1994年10月1日発行のTEXTILE FORUM NO.26に掲載した記事を改めて下記します。


 銅板を金槌でたたいて曲面を作り、それに継ぎ足しては打ち出し、あるいは絞り、均す。鍛金による制作過程で、円形の銅板を金バサミで切り出してたたき始める時、あるいは新たな銅板を継ぎ足そうとして曲面に合わせる時、切り落とす銅片が出る。それは靴底を突きさす鋭さを持っている。それらの銅片は仕事場の隅に推積して、歩き回わる足下でいつも音をたてていた。私は推積した銅片を金属製造業者達のように銅クズとして売り払って、きれいさっぱりすることも出来たはずであった。生来の不精がそれらの不用な切りクズをいつまでも推積させ続けて来たのだったが、それらの銅片が不意に私に向かって存在の主張を始めたのである。銅を素材にしはじめてから18年もの間、制作中の作品のまだ見えて来ない筋道の先を追って集中する時、また日々疲れた身体を癒しながら、いつも私は漠然と仕事場の隅の方に、銅色の背景としてそれらを見ていた。銅片の山にまぎれさせることが出来ずに、書き物の為のテーブルの上に、切り落としたままの形で別にして来た物もいくつかはあった。私は、それらの存在を選択する上で、価値基準というものがあるとすれば、それは、河原で何かの加減で不意に拾い上げ、それ以来捨て去ることが出来なくなった小石に見るような、きわめて個人的な感覚の偏たりを測る物差しとしてであると思っていた。ところが全ての切片の主張に会って、私の感覚は粟立った。庭の草むしりをしていて、不意に抜くべき草とは何かと迷い始めた人のきわまる混乱だったかも知れない。かつて、海辺の石の全てが私には「林檎」に見え始めた時のように、視覚価値が変質していたのである。ある人が冗談混じりに指摘したように、それは私の肉体の衰えを意味していて、そうした衰えた肉体を持った精神の見る価値転換であったかも知れない。おそらく二十代の私には、それらの銅片を有効に利用する考えを思い付くことは出来ても、そうした視覚価値の変質の岐路に気付くことは出来なかったに違いないのである。
----
### [課題の内容]
1. 銅片についての文章のうち、「銅板を金槌でたたいて」で始まる文に出てくる動作を表す語を、出てくる順にすべて挙げてください。
2. 銅片についての文章を、最後の文の後から書き継ぐこと。
次に示す行は、この文章とは関係がない。

(コレクションから抽出したデータ)
----
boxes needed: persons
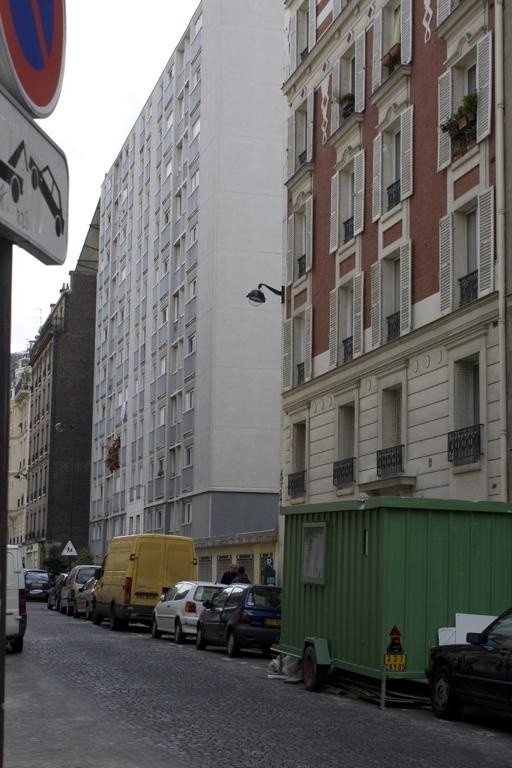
[231,567,252,584]
[47,582,56,609]
[221,564,239,584]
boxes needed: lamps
[14,471,28,480]
[247,284,285,303]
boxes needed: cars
[422,601,512,724]
[24,564,278,656]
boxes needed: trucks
[87,531,207,637]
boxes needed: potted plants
[339,94,354,109]
[441,94,476,161]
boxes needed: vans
[5,543,28,660]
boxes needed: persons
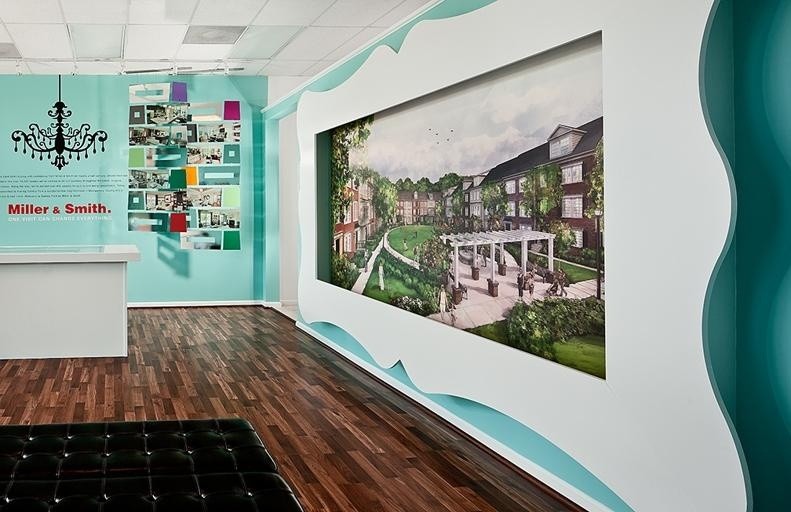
----
### [課題の解答]
1. たたいて、作り、継ぎ足し、打ち出し、絞り、均す

2.
 私には、あらかじめ「切片群」の成立に観念上の企てがあった訳ではない。銅の切れ端を金槌でたたき始めた時、向かうべき指標は何もなかったのである。平らに打ち延ばすことに、意味も目的もあった訳ではない。そして不定形の切りクズを取り上げ、大きな金槌で打ち延べることで、そこに現われる形態の瞬間の変化と判断とに没頭し始めた。そうした時期がしばらく続いた後、ある時、私は直角三角形の銅片を取り上げ、その直角の頂点をたたき始めた。銅片は枯れた葉のように円筒状にまるまった。その円筒の開いた両端に底辺を合わせて空間を閉じようと試みた時、縁同志が接する為に出来る螺線状の有機的な面の現われに、私は心躍らせた。この形態がデッサンや模型によって発想されたのでなく、金槌でたたくことにより発見され、また成り立っているのを自覚した時、真に「切片群」が始まったのである。
 これらの銅片のひとつひとつの形状は、「金属の膜状組織の展開運動」すなわち「運動膜」の制作上、全て必要に応じて切り落としたものであり、いくつかの形状に分類することが出来る。それらの類型の内の変化は、制作している作品展開の、ちょっとしたひねり具合や歪みの差、あるいは失敗が残した形である。それらの残存をそのまま立ち上がらせる作品として、「切片群」が成立し得ると気付いた時、同時に私は「運動膜」という造形概念の外延に向かって手を付け始めていたと気付いた。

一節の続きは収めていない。